---------- Data provided ----------
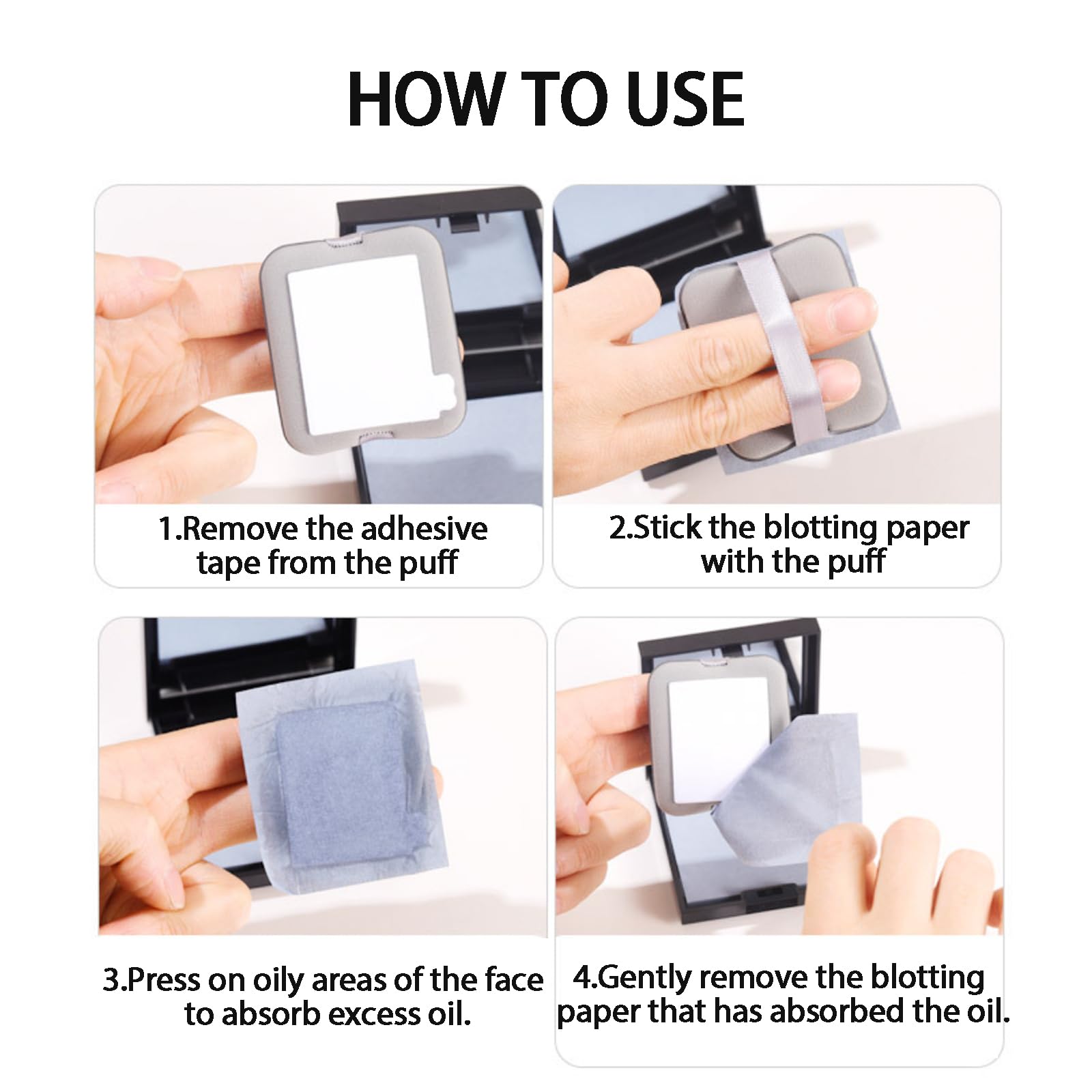 HOW TO USE

1.Remove the adhesive tape from the puff

2.Stick the blotting paper with the puff

3.Press on oily areas of the face to absorb excess oil.

4.Gently remove the blotting paper that has absorbed the oil.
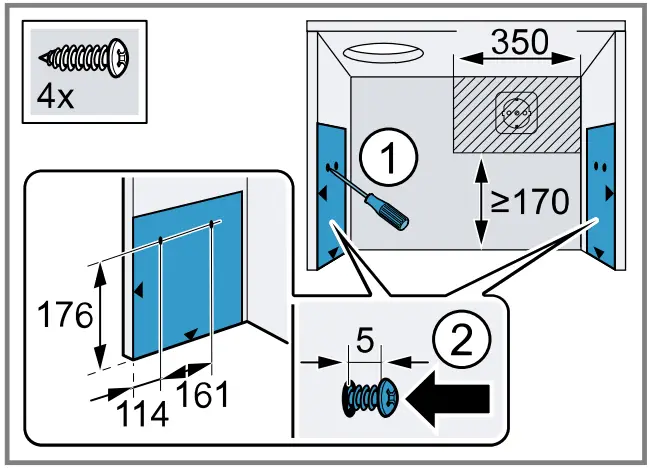 4x

350

1

≥170

176

114

161

5

2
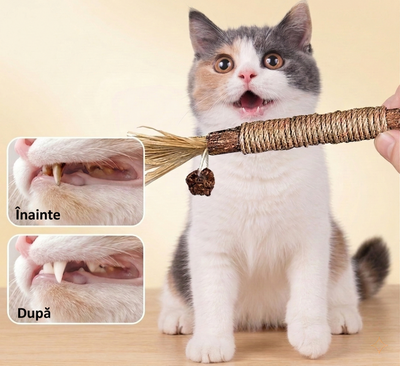 Înainte

După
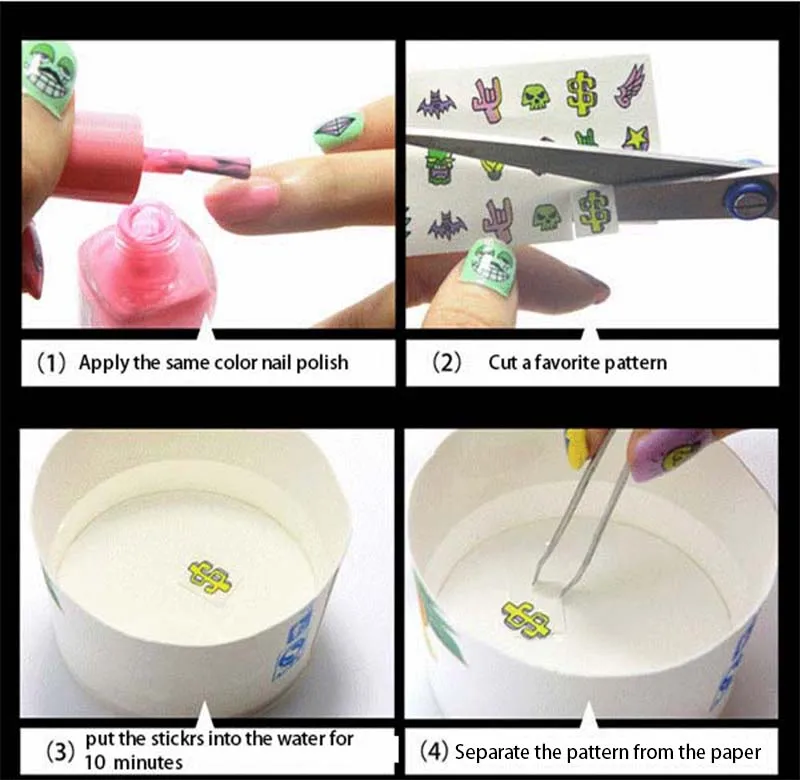 (1) Apply the same color nail polish

(2) Cut a favorite pattern

(3) put the stickrs into the water for 10 minutes

(4) Separate the pattern from the paper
----------
▸ **What to work on**:
Output all of the records word for word, and keep the pictures out of the copy.

▸ **Response**:
 HOW TO USE

1.Remove the adhesive tape from the puff

2.Stick the blotting paper with the puff

3.Press on oily areas of the face to absorb excess oil.

4.Gently remove the blotting paper that has absorbed the oil.
 4x

350

1

≥170

176

114

161

5

2
 Înainte

După
 (1) Apply the same color nail polish

(2) Cut a favorite pattern

(3) put the stickrs into the water for 10 minutes

(4) Separate the pattern from the paper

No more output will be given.